Some user accounts in your organization will not be provided all available products in their assigned license or will need updates or additions to their license assignment. You need to ensure you are able to update a user account’s license assignment in Microsoft Entra ID.

  1. Browse to the Microsoft Entra admin center at https://entra.microsoft.com.

  2. In the left navigation menu, under Entra ID, select Users, and then select All users.

  3. On the Users page, enter Raul in the search box.

  4. Select Raul Razo.

  5. Review Raul’s profile and ensure he has a Usage Location set.

    Warning - To assign a license to a user, the user must assigned a usage location.

  6. In the left navigation menu, select Licenses.

  7. Ensure that Raul has “No license assignments found.”

Task 2 - Add a Windows license to Raul

You have to add and remove licenses via the Microsoft 365 admin center. This is a relatively new change.

  1. Open a new browser tab.

  2. Go to the Microsoft 365 admin center at https://admin.microsoft.com. Sign in with your administrator account if prompted.

  3. In the left navigation menu, select Billing, and then select Licenses.

  4. Select Windows 10/11 Enterprise E3 license from the list.

  5. Select + Assign licenses from the menu.

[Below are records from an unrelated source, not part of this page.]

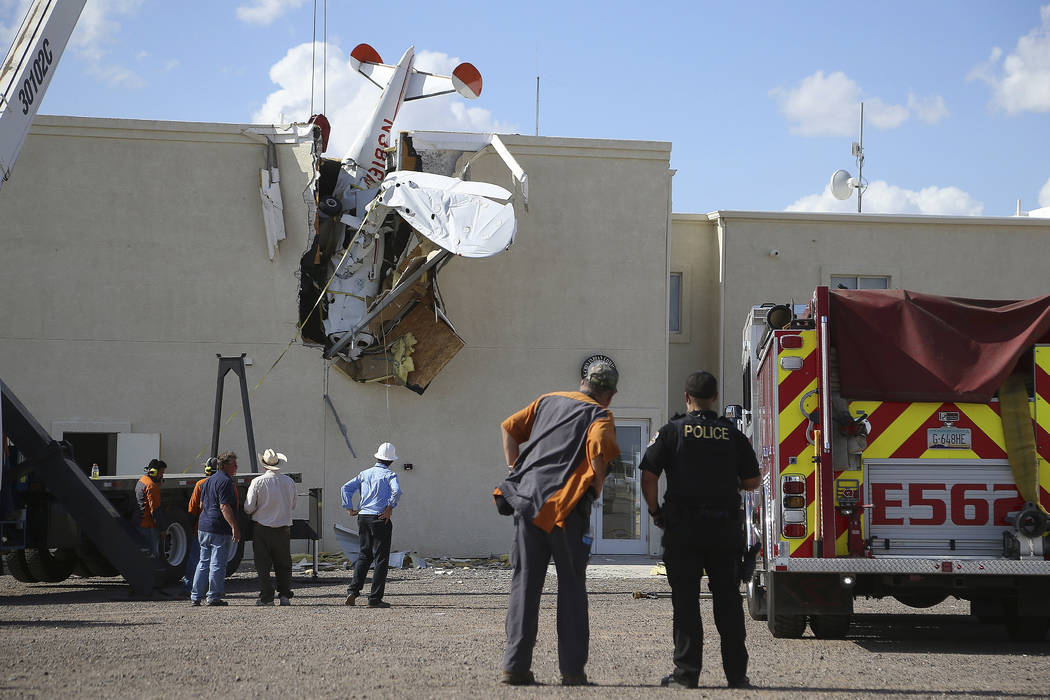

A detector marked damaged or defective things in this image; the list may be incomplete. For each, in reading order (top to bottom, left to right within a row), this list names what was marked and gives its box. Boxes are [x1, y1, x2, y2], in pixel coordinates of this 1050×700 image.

damaged stucco wall [0, 120, 672, 558]
crashed airplane [294, 43, 525, 394]
damaged stucco wall [667, 214, 1050, 411]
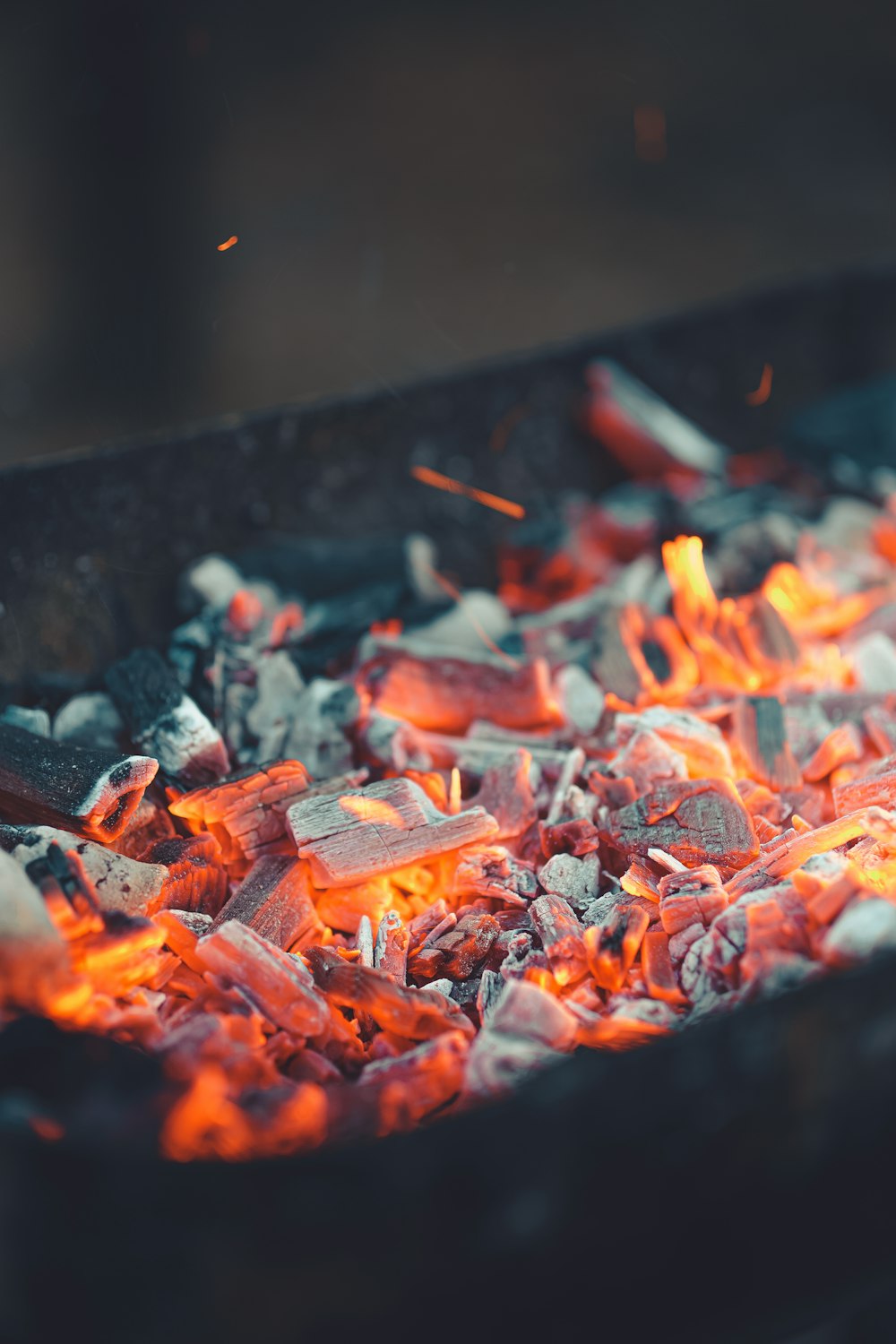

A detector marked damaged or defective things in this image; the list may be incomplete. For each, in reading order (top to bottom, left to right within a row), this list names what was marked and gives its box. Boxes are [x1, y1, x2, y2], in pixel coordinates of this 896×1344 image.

splintered wood piece [0, 726, 158, 839]
charred wood chunk [0, 726, 158, 839]
charred wood chunk [107, 645, 229, 785]
splintered wood piece [107, 645, 229, 785]
charred wood chunk [141, 833, 229, 919]
splintered wood piece [142, 833, 229, 919]
splintered wood piece [169, 763, 314, 876]
charred wood chunk [169, 763, 314, 876]
splintered wood piece [193, 925, 329, 1038]
charred wood chunk [193, 925, 329, 1038]
charred wood chunk [211, 855, 322, 952]
splintered wood piece [211, 855, 323, 952]
splintered wood piece [305, 946, 475, 1038]
charred wood chunk [306, 941, 475, 1043]
splintered wood piece [287, 780, 496, 892]
charred wood chunk [287, 780, 496, 892]
splintered wood piece [375, 909, 410, 984]
splintered wood piece [354, 645, 553, 731]
charred wood chunk [354, 648, 553, 737]
splintered wood piece [408, 909, 502, 984]
splintered wood piece [470, 753, 539, 833]
charred wood chunk [531, 892, 588, 989]
splintered wood piece [529, 898, 590, 984]
charred wood chunk [585, 903, 647, 989]
splintered wood piece [585, 898, 647, 995]
splintered wood piece [636, 930, 687, 1005]
splintered wood piece [599, 780, 762, 871]
charred wood chunk [599, 780, 762, 871]
splintered wood piece [658, 860, 730, 935]
splintered wood piece [730, 699, 800, 790]
charred wood chunk [730, 699, 800, 790]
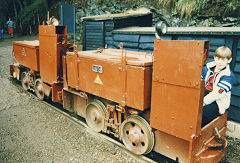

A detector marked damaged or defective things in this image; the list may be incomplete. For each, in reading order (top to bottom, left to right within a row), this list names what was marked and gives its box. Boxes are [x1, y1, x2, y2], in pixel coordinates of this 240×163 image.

rusty orange train [8, 20, 227, 162]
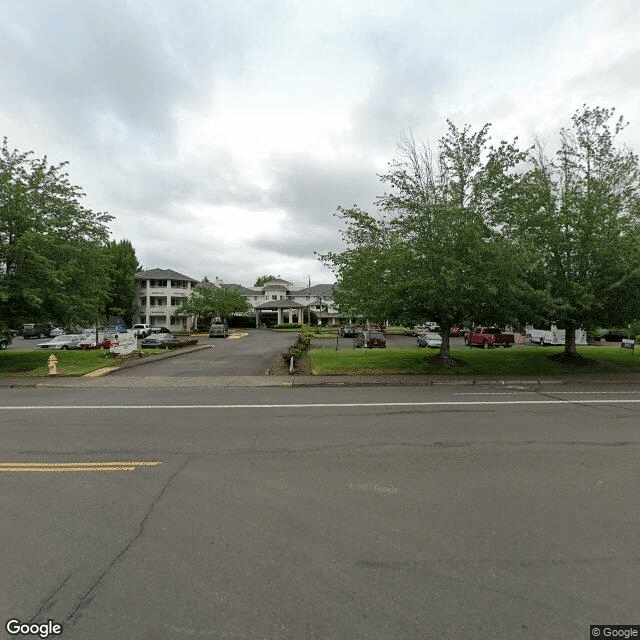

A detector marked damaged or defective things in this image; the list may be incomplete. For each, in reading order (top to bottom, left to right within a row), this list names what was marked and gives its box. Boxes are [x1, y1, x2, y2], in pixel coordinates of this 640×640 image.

pavement crack [64, 456, 196, 624]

  6. Search for Raul Razo, and then select the user from the list.

  7. After adding Raul, select Assign licenses.

  8. Return to the browser tab with Microsoft Entra admin center open.

  9. In the left navigation menu, under Entra ID, select Users, and then select All users.

  10. On the Users page, select Raul Razo.

  11. In the left navigation menu, select Licenses.

  12. Notice that the license has been assigned.

  13. You can exit out of the license screen.

Exercise summary

In this exercise, you assigned a Windows 10/11 Enterprise E3 license to a user from the Microsoft 365 admin center and verified the assignment in Microsoft Entra ID. This exercise showed how license assignment is performed and reflected across admin centers.